Since pretty much everything's tagged, I can basically create intelligent playlists on the fly by editing the track filter on the CDJs themselves rather than ahead of time in rekordbox. I've personally never seen someone use the tag filter screen before—it's hard to even find an image of it on Google, even though it's a really cool feature. I use it all the time during long sets. I can say I want something that is within six beats per minute of 130, I want things that are tagged "techno" and "breaks" and "wave." And then boom: the CDJ filters all of my songs to these 18 tracks that satisfy those requirements.
Another really useful thing is to have auto-playlists for things that I added in the last week, two weeks, four weeks and eight weeks. If I'm in a rush then I can just dump things in there, and I don't have to add them to any playlists or tag them at all and I can still access them quickly.
Why did you decide to develop this extremely organized method?
Like, why did I decide to get crazy about it? I don't know...
Yes you do.
Because it's "the best way of organizing your shit"? It was already there, and I just discovered it.
I guess I'm trying to lead you to articulate one of my own assumptions or observations about you, like all good interviewers do.

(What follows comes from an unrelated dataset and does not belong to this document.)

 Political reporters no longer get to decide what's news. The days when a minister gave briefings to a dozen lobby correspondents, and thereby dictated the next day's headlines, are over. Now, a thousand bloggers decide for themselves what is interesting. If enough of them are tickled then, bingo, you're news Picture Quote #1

Is the observation that I shouldn't be a DJ?
Girl… no. I think it's related to what you've brought up about not being a "vibeman" or, "I can't believe I'm talking about this because it's so silly that it's my job to have developed this elaborate analytical method to organize it"—
Do you think it's that elaborate?
It's pretty elaborate. I mean, just describe how a track goes from being a Dropbox promo that someone sent you to being a part of your set.

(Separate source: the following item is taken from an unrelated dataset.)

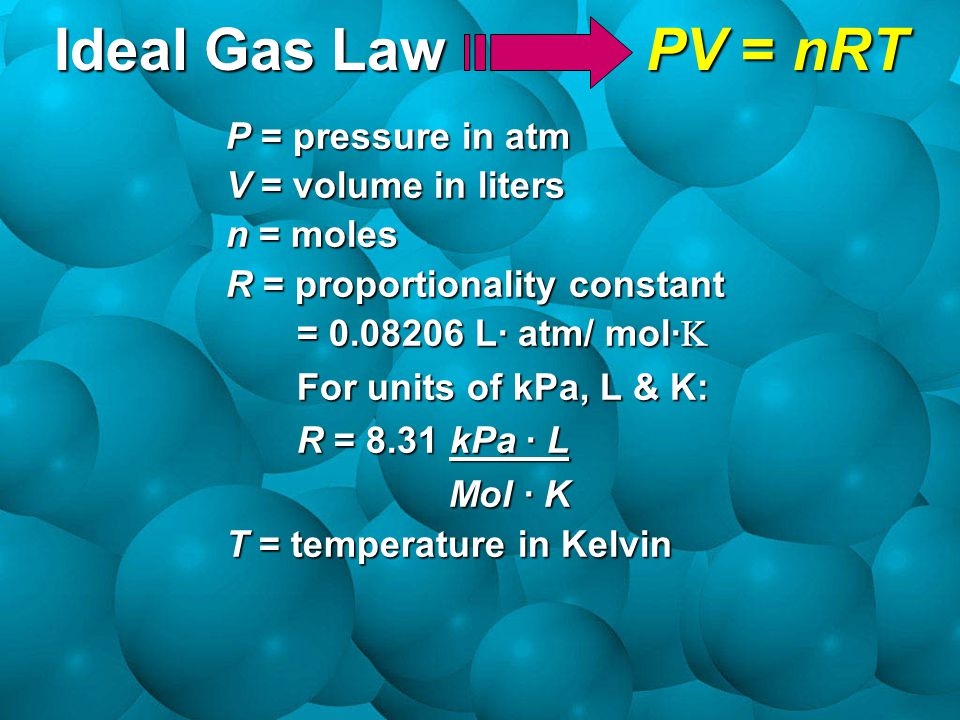Ideal Gas Law PV = nRT P = pressure in atm V = volume in liters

Well, first of all, thank you for sending me a Dropbox link, because I can just add it to my Dropbox remotely. I have a folder on my computer that's in my Dropbox folder called "DJ Music Inbox," which is one place where I dump everything so that I can dedicate time to sit down and listen to and tag promos or rips or whatever. I don't put it on my desktop; I don't put it in my Downloads folder—don't do that. If someone sends me a bunch of music and I don't have time to go through it now but I will later—that's in my DJ Music Inbox on Dropbox.
I don't use WAVs because they don't support metadata. Anyone reading this: please don't send WAVs. Send AIFFs because they're still lossless but you can have metadata on them. If it's a WAV, I use XLD to convert the file. It's a nice program because if you have a photo in the same directory, it will automatically attach it as album art. I try to attach artwork as much as possible, even if it's just a press photo, so that I can connect a color visual.

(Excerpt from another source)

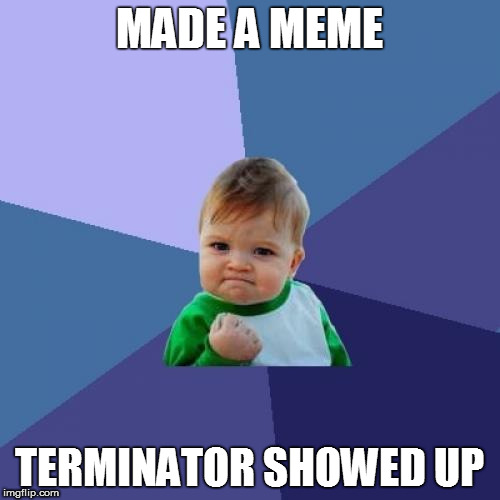 Success Kid Meme | MADE A MEME TERMINATOR SHOWED UP | image tagged in memes,success kid | made w/ Imgflip meme maker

After I drag something onto the XLD icon, it automatically moves it into the DJ Music Library folder, which is also on Dropbox. Anything that's in rekordbox is in here. I do that so that it's easy and straightforward to backup or restore a rekordbox library, because I have two computers that share the same rekordbox library. I look at rekordbox on my desktop studio computer and also on my laptop when I'm on the road, and I want to be able to have the same library on both computers. So if I'm done working on the studio computer, I back up the rekordbox library, export the library file—which isn't the music itself, but rather a 400-ish MG zip file—and restore it on my laptop from that data.
Once the actual AIFF file is in DJ Music Library, then I just highlight it and drag it into the Collection in Rekordbox. At that point I go through and tag each file or song. When I tag them, they automatically fly into the intelligent playlists that are looking for combinations of tags.